The back-up plan offered by Senator Mitch McConnell would avoid any immediate downgrade of the coveted U.S. triple-A rating, Moody's analyst Steven Hess told Reuters in an interview, bringing relief to investors who fear an imminent downgrade of the coveted U.S. triple-A rating.
"But the numbers that are being discussed in terms of any possible deficit reduction coming out of this plan don't seem to be very large," Hess said. "Therefore, this plan might result in a negative outlook on the rating."
A negative outlook is a sign the rating may be downgraded in 12 to 18 months.
McConnell's plan, which is being negotiated with Senate Majority Leader Harry Reid, would include about $1.5 trillion in deficit-reduction measures.
Hess said a "much larger amount" of deficit-reduction measures would be necessary for Moody's to affirm U.S. ratings with a stable outlook.

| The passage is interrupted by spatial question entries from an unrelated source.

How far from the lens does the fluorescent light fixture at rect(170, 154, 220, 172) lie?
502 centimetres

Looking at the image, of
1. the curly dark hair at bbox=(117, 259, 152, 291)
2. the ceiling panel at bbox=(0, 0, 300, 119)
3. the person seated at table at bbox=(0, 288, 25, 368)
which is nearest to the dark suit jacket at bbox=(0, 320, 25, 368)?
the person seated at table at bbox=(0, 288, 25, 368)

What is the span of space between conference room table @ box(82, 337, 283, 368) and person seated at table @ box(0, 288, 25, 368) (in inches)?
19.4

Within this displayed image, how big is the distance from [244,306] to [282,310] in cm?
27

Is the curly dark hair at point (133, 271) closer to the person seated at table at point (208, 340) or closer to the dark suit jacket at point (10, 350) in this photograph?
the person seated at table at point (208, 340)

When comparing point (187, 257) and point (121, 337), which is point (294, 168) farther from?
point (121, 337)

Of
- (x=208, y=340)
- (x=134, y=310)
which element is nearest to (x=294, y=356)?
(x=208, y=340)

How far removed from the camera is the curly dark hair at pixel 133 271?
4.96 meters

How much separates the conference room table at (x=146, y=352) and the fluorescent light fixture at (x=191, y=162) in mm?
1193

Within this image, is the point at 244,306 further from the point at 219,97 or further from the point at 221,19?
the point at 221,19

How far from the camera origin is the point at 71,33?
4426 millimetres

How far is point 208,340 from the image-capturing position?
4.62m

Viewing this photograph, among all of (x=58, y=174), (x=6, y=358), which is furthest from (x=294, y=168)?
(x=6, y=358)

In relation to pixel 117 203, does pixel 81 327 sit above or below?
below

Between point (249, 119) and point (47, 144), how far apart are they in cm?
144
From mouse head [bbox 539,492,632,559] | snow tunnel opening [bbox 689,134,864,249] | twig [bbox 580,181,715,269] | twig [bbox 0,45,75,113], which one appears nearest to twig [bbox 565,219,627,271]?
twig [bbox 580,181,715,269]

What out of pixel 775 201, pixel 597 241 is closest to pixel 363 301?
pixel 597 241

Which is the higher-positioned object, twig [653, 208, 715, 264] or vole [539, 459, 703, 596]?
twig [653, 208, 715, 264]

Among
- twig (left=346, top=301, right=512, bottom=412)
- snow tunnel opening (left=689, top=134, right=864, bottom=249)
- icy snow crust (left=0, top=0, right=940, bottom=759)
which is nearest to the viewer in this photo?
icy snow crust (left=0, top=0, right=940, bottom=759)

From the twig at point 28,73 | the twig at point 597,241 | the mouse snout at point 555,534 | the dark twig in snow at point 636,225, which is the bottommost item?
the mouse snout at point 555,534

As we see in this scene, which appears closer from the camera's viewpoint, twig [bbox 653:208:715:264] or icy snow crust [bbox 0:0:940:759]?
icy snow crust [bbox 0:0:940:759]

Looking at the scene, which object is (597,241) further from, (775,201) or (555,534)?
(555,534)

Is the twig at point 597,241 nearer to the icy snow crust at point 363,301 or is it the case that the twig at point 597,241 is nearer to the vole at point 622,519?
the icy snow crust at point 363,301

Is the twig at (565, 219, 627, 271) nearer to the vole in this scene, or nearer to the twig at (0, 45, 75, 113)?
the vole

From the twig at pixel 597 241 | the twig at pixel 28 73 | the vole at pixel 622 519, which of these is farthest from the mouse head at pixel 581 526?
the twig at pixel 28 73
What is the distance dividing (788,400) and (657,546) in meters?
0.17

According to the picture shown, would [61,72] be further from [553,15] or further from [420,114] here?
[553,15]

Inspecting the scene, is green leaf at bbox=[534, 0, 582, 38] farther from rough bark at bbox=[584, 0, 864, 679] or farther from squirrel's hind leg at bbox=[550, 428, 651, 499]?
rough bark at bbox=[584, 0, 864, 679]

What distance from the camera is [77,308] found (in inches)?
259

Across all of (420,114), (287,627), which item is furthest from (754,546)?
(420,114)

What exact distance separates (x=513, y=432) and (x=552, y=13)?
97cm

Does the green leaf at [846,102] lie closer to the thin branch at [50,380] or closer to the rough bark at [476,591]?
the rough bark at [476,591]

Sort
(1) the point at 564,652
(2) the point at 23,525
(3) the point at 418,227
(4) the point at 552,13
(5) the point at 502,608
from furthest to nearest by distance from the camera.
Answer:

In the most recent development in Washington on Tuesday, President Barack Obama supported efforts by a bipartisan group of U.S. senators with a more ambitious budget plan that includes $3.75 trillion in savings over 10 years.
Asked about the ideal size of the deficit-reduction measures, Hess said $4 trillion "could lead us to affirm the rating at Aaa with a stable outlook, if those measures were actually adopted."
"I'd rather not opine on the numbers in between," he said, also noting that Moody's does not have a view on whether that deficit reduction should be achieved via revenue increase or spending cuts.
McConnell's plan would authorize Obama to raise the debt limit in three increments, totaling $2.5 trillion -- without any mandatory spending cuts -- provided Obama's fellow Democrats go along with it.
The plan would avoid a feared default by the U.S. Treasury in August but would not eliminate the periodic uncertainty related to the debt ceiling, Hess said.
"That event risk would still be there because the debt limit would have to be raised again a couple of times before the end of 2012," Hess said.
Moody's currently has U.S. ratings on review for a possible downgrade to account for the growing risk that lawmakers fail to raise the debt ceiling before Treasury runs out of money to keep servicing its obligations.
It has said that, if the government avoids a default, it will likely affirm the country's rating at triple A but it will likely assign a negative outlook on the rating, unless there is a "substantial and credible" budget agreement to cut the deficit.